Despite Puttaswamy’s emphasis on proportionality, government projects like NATGRID, CMS (Central Monitoring System), and NETRA continue without significant judicial or parliamentary oversight.
Courts have also failed to decisively define “informational privacy” — leaving the State and corporations to self-regulate. The judiciary needs to expand the Puttaswamy doctrine in light of AI, data mining, and predictive analytics, which did not exist at the time of the judgment.

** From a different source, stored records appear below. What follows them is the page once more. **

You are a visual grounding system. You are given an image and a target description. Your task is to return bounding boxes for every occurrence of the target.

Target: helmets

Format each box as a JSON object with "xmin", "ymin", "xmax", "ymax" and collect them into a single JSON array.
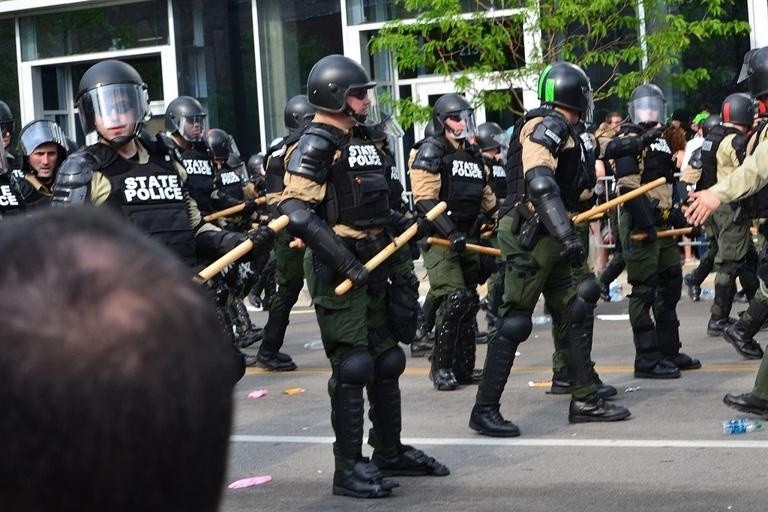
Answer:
[
  {"xmin": 164, "ymin": 96, "xmax": 206, "ymax": 142},
  {"xmin": 75, "ymin": 59, "xmax": 146, "ymax": 130},
  {"xmin": 737, "ymin": 46, "xmax": 768, "ymax": 98},
  {"xmin": 248, "ymin": 155, "xmax": 266, "ymax": 178},
  {"xmin": 701, "ymin": 115, "xmax": 720, "ymax": 138},
  {"xmin": 284, "ymin": 95, "xmax": 317, "ymax": 132},
  {"xmin": 424, "ymin": 92, "xmax": 480, "ymax": 139},
  {"xmin": 475, "ymin": 122, "xmax": 511, "ymax": 151},
  {"xmin": 17, "ymin": 120, "xmax": 69, "ymax": 170},
  {"xmin": 208, "ymin": 130, "xmax": 250, "ymax": 182},
  {"xmin": 628, "ymin": 83, "xmax": 665, "ymax": 125},
  {"xmin": 722, "ymin": 94, "xmax": 755, "ymax": 129},
  {"xmin": 0, "ymin": 101, "xmax": 15, "ymax": 124},
  {"xmin": 307, "ymin": 55, "xmax": 379, "ymax": 111},
  {"xmin": 538, "ymin": 61, "xmax": 593, "ymax": 111}
]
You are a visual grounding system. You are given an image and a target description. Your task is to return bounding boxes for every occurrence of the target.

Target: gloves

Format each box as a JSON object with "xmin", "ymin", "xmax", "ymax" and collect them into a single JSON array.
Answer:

The forward way:Recommendations
To uphold the spirit of Puttaswamy in this digital world, India must adopt a multi-facit approach:
a. Stronger Data Protection Law
The current DPDP Act must be amended to limit State exemptions, ensure independent regulation, and include privacy-by-design mandates. The regulatory board should be autonomous, with powers equivalent to a constitutional authority.

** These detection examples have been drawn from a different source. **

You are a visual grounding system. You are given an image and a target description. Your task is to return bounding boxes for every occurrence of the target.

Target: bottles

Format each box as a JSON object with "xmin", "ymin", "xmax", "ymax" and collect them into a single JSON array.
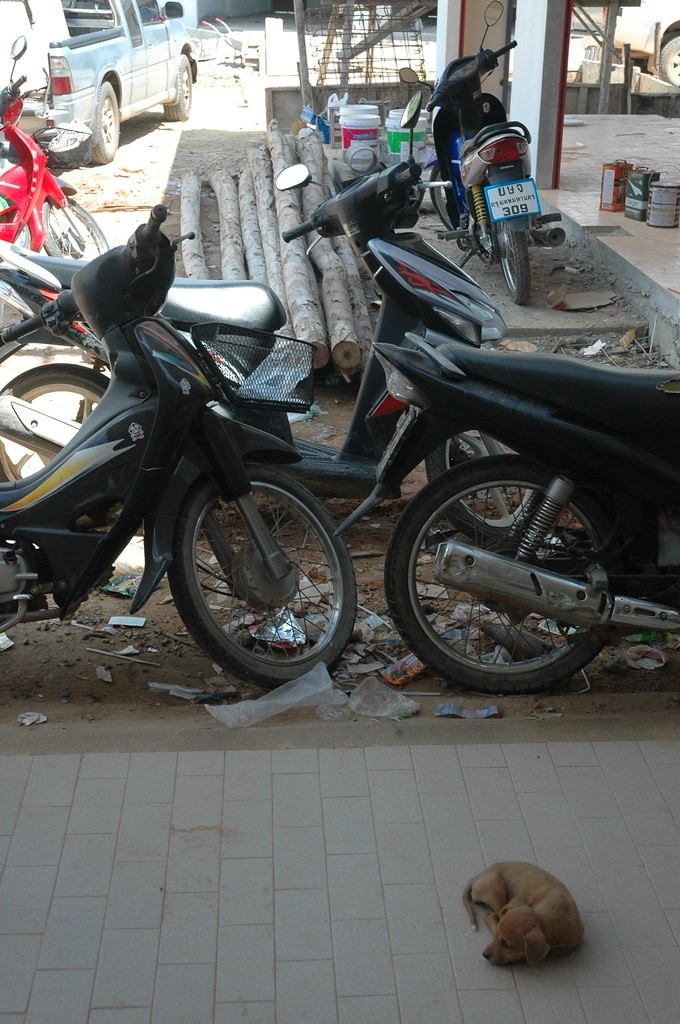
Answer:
[
  {"xmin": 598, "ymin": 159, "xmax": 633, "ymax": 212},
  {"xmin": 624, "ymin": 166, "xmax": 660, "ymax": 223}
]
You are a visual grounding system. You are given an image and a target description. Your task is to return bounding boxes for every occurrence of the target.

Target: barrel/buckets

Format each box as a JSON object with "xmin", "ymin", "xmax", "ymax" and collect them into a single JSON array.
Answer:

b. Algorithmic Transparency and Right to Explanation
When AI or automated systems affect employment, loans, or policing, individuals should have the right to explanation. Black-box algorithms must be subject to human oversight and legal accountability.
c. Judicial Pre-Authorization for Surveillance
Any surveillance action must be preceded by judicial approval. A Surveillance Oversight Committee, independent of the executive, should periodically review ongoing surveillance projects.
d. Consent Reform and Public Awareness
Privacy policies should be simple, transparent, and written in regional languages. Citizens must be made aware of their rights through national campaigns, especially in rural and semi-urban areas.
e. Data Localisation with Safeguards
While data localization improves national control, it must not lead to unchecked surveillance. Storage mandates should be accompanied by strict access protocols and encryption standards.
f. Academic and Civil Society Involvement
Digital rights organizations, law schools, and privacy activists must be included in policy formulation and watchdog mechanisms. Privacy must become a democratic dialogue — not a bureaucratic decree.
Conclusion
The Puttaswamy judgment marked a constitutional milestone. But in practice, privacy in India remains at a puzzle. The digital ecosystem — from biometric databases to AI surveillance — threatens to hollow out this right unless matched by strong legislative, judicial, and societal resistance.
A democracy thrives on the freedom of the individual. Privacy is not a privilege for the elite; it is a shield for the vulnerable, a guarantee of dignity, and a milestone of constitutional morality. If India is to truly uphold the values enshrined in its Constitution, the right to privacy must be guarded, expanded, and enforced — not just in theory, but in every byte of our digital existence.
FAQs
Q1. Is the right to privacy absolute in India?
No. The Supreme Court held that privacy is subject to reasonable restrictions, but any invasion must pass the tests of legality, necessity, and proportionality.
Q2. How does facial recognition threaten privacy?
Facial recognition can track people in real time, create profiles, and be misused to stifle dissent or discriminate, all often without consent or regulation.
Q3. What is lacking in India’s Data Protection law?
The Digital Personal Data Protection Act, 2023, grants wide exemptions to the government, lacks an independent regulator, and does not cover algorithmic decision-making or cross-border data flows effectively.
References
1. Justice K.S. Puttaswamy (Retd.) v. Union of India, (2017) 10 S.C.C. 1.
2. M.P. Sharma v. Satish Chandra, 1954 S.C.R. 1077.
3. Kharak Singh v. State of U.P., A.I.R. 1963 S.C. 1295.
4. Navtej Singh Johar v. Union of India, (2018) 10 S.C.C. 1.
5. Aadhaar (Targeted Delivery of Financial and Other Subsidies) Act, No. 18 of 2016 (India).
6. Digital Personal Data Protection Act, No. 22 of 2023 (India).
7. General Data Protection Regulation, Regulation (EU) 2016/679.
8. California Consumer Privacy Act, Cal. Civ. Code § 1798.100 (2018).